*ASSIGNMENT*.
In your copy, include no images, and write out every entry below exactly as it stands.

*MATERIAL FOR THIS EXERCISE*.
<<<<
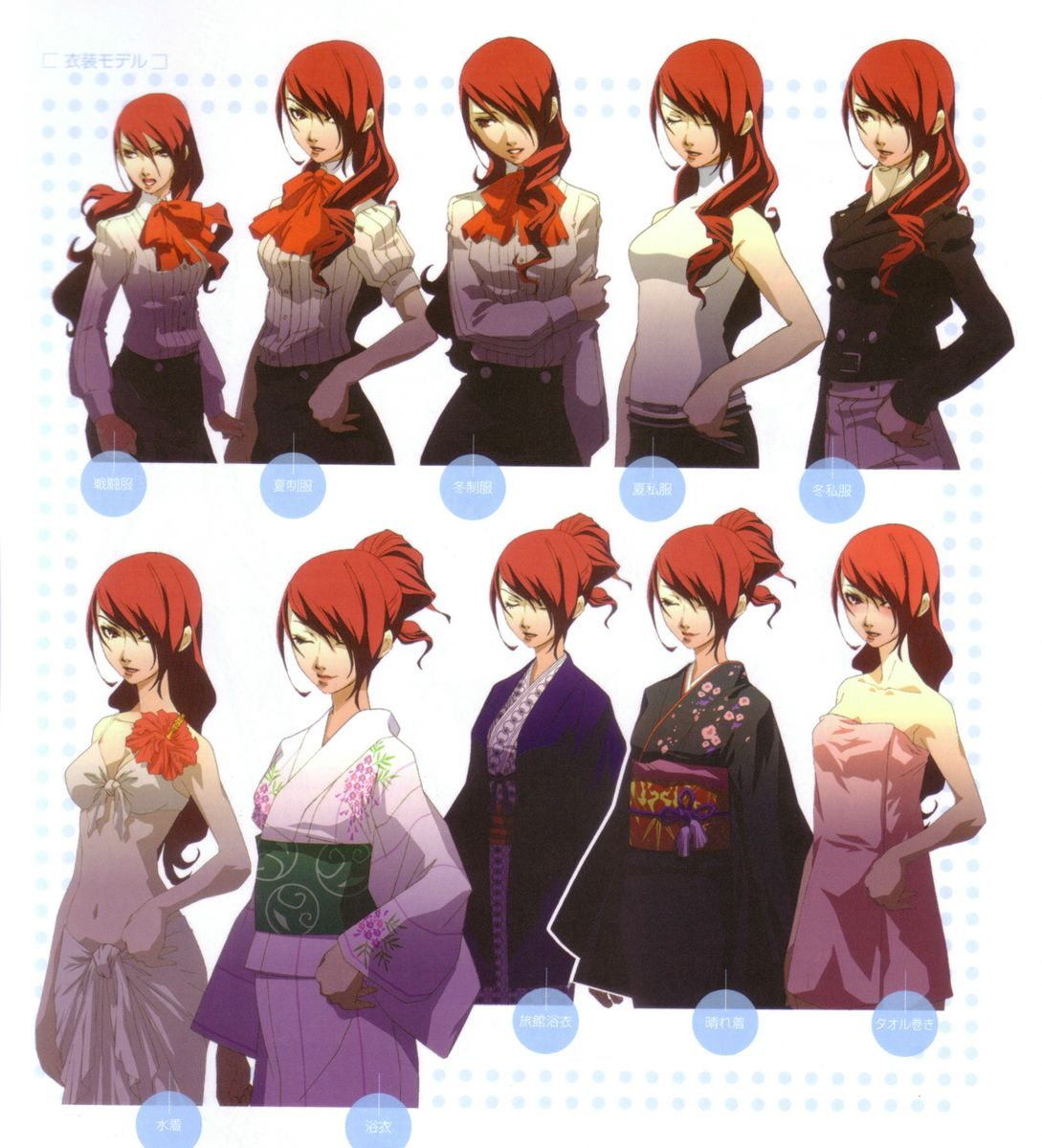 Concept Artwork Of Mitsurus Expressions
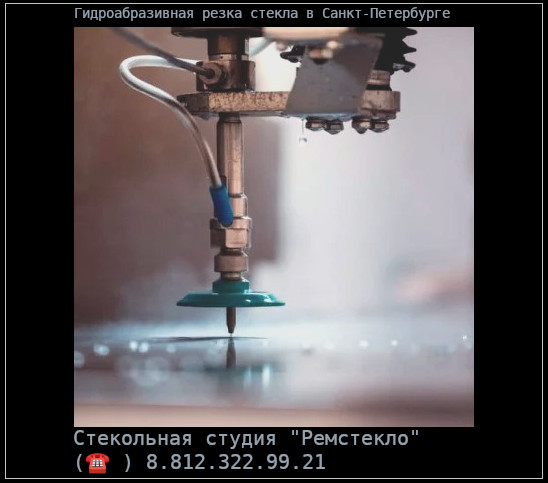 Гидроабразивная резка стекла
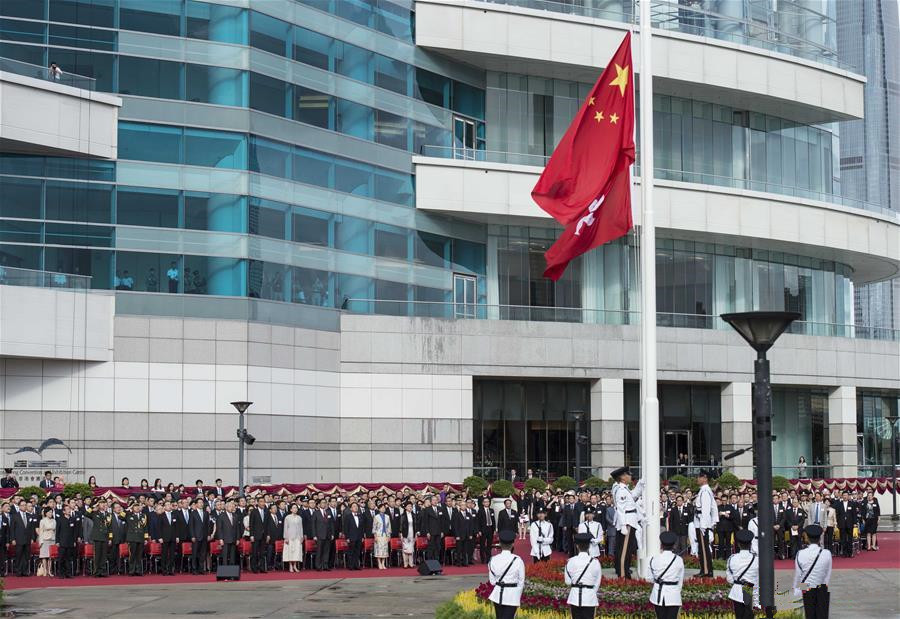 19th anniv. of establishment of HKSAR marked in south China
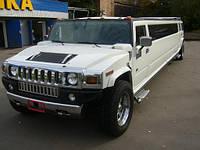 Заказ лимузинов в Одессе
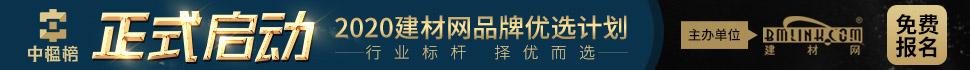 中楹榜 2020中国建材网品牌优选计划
>>>>
*TASK SOLUTION*.
 Concept Artwork Of Mitsurus Expressions
 Гидроабразивная резка стекла
 19th anniv. of establishment of HKSAR marked in south China
 Заказ лимузинов в Одессе
 中楹榜 2020中国建材网品牌优选计划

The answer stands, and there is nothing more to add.